The LSB Asks "Should General Legal Advice Be a Reserved Activity?"

Categories Industry News, Legal Services Board, Regulation

By the start of 2014, the Legal Services Board (LSB) expects to have made a recommendation to the Lord Chancellor about the regulation of Will writing and estate administration, it said in its draft business plan for the year, published for consultation last week.

Starting from next year, the LSB will also look at whether "general legal advice" should become a reserved legal activity. The authority will investigate whether common risks occur across general legal advice to individual consumers and publish a discussion paper by the end of 2014.

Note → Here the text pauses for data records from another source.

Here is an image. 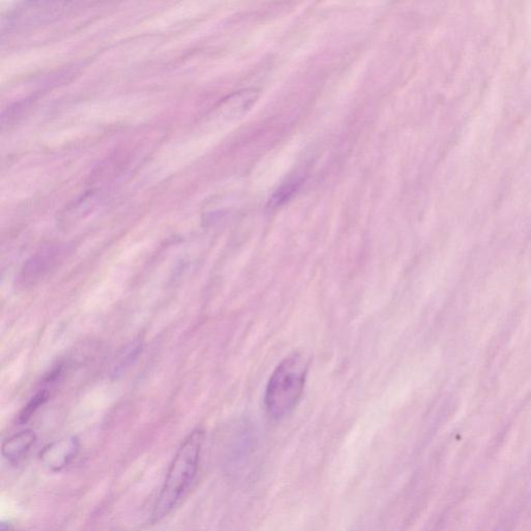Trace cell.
Here are the masks:
<instances>
[{
  "label": "cell",
  "instance_id": "cell-5",
  "mask_svg": "<svg viewBox=\"0 0 531 531\" xmlns=\"http://www.w3.org/2000/svg\"><path fill=\"white\" fill-rule=\"evenodd\" d=\"M58 257L53 250L42 252L30 258L22 269L21 278L25 283L33 284L45 276Z\"/></svg>",
  "mask_w": 531,
  "mask_h": 531
},
{
  "label": "cell",
  "instance_id": "cell-8",
  "mask_svg": "<svg viewBox=\"0 0 531 531\" xmlns=\"http://www.w3.org/2000/svg\"><path fill=\"white\" fill-rule=\"evenodd\" d=\"M300 184V179H293L284 183V184L274 193V197H272V205L280 206L282 202L288 200L292 197Z\"/></svg>",
  "mask_w": 531,
  "mask_h": 531
},
{
  "label": "cell",
  "instance_id": "cell-2",
  "mask_svg": "<svg viewBox=\"0 0 531 531\" xmlns=\"http://www.w3.org/2000/svg\"><path fill=\"white\" fill-rule=\"evenodd\" d=\"M307 372V359L300 353H293L277 365L265 394V406L271 419L280 421L293 413L305 390Z\"/></svg>",
  "mask_w": 531,
  "mask_h": 531
},
{
  "label": "cell",
  "instance_id": "cell-1",
  "mask_svg": "<svg viewBox=\"0 0 531 531\" xmlns=\"http://www.w3.org/2000/svg\"><path fill=\"white\" fill-rule=\"evenodd\" d=\"M204 444L205 431L201 429H193L183 440L168 466L159 495L157 496L151 511V522H159L172 514L187 495L198 477Z\"/></svg>",
  "mask_w": 531,
  "mask_h": 531
},
{
  "label": "cell",
  "instance_id": "cell-4",
  "mask_svg": "<svg viewBox=\"0 0 531 531\" xmlns=\"http://www.w3.org/2000/svg\"><path fill=\"white\" fill-rule=\"evenodd\" d=\"M36 442L37 434L33 429H24L3 442V457L9 464L17 466L28 457Z\"/></svg>",
  "mask_w": 531,
  "mask_h": 531
},
{
  "label": "cell",
  "instance_id": "cell-6",
  "mask_svg": "<svg viewBox=\"0 0 531 531\" xmlns=\"http://www.w3.org/2000/svg\"><path fill=\"white\" fill-rule=\"evenodd\" d=\"M48 397V391L41 390L40 393H37L33 398H31L27 406H25L22 409L20 414H19V423H21V425H23V423H27L31 417L37 413V411L45 404Z\"/></svg>",
  "mask_w": 531,
  "mask_h": 531
},
{
  "label": "cell",
  "instance_id": "cell-9",
  "mask_svg": "<svg viewBox=\"0 0 531 531\" xmlns=\"http://www.w3.org/2000/svg\"><path fill=\"white\" fill-rule=\"evenodd\" d=\"M2 531H14V529L12 528L10 524L3 523Z\"/></svg>",
  "mask_w": 531,
  "mask_h": 531
},
{
  "label": "cell",
  "instance_id": "cell-3",
  "mask_svg": "<svg viewBox=\"0 0 531 531\" xmlns=\"http://www.w3.org/2000/svg\"><path fill=\"white\" fill-rule=\"evenodd\" d=\"M79 452V439L75 436H69L44 447L39 453V460L49 472L60 473L72 464Z\"/></svg>",
  "mask_w": 531,
  "mask_h": 531
},
{
  "label": "cell",
  "instance_id": "cell-7",
  "mask_svg": "<svg viewBox=\"0 0 531 531\" xmlns=\"http://www.w3.org/2000/svg\"><path fill=\"white\" fill-rule=\"evenodd\" d=\"M143 343L141 340H135L132 343L126 347L124 352L119 356L118 364L116 366V372L124 371L130 365L133 360H135L138 354L142 351Z\"/></svg>",
  "mask_w": 531,
  "mask_h": 531
}]
</instances>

The LSB said the report on the Legal Education and Training Review (LETR) will be published in later this month. The LETR is the joint project of the Solicitors Regulation Authority (SRA), the Bar Standards Board (BSB) and ILEX Professional Standards (IPS) that provides an evidence-based review of education and training requirements across regulated and non-regulated legal services. It hopes this work "will ensure that individuals, firms, educators, training organisations, and others are free to design, develop, deliver and utilise a range of routes into the legal workforce, to becoming an authorised person with or without a professional title." The LSB said it would help regulators to keep a clear focus on attaining and maintaining educational, professional and ethical outcomes without telling them how to achieve those outcomes.

Together with its draft Business Plan for 2013/14, the LSB also published first assessments of the performance of five of the legal services regulators in England and Wales. The LSB's first ever performance review is based on the regulators' self-assessments against four regulatory standards criteria set by the LSB.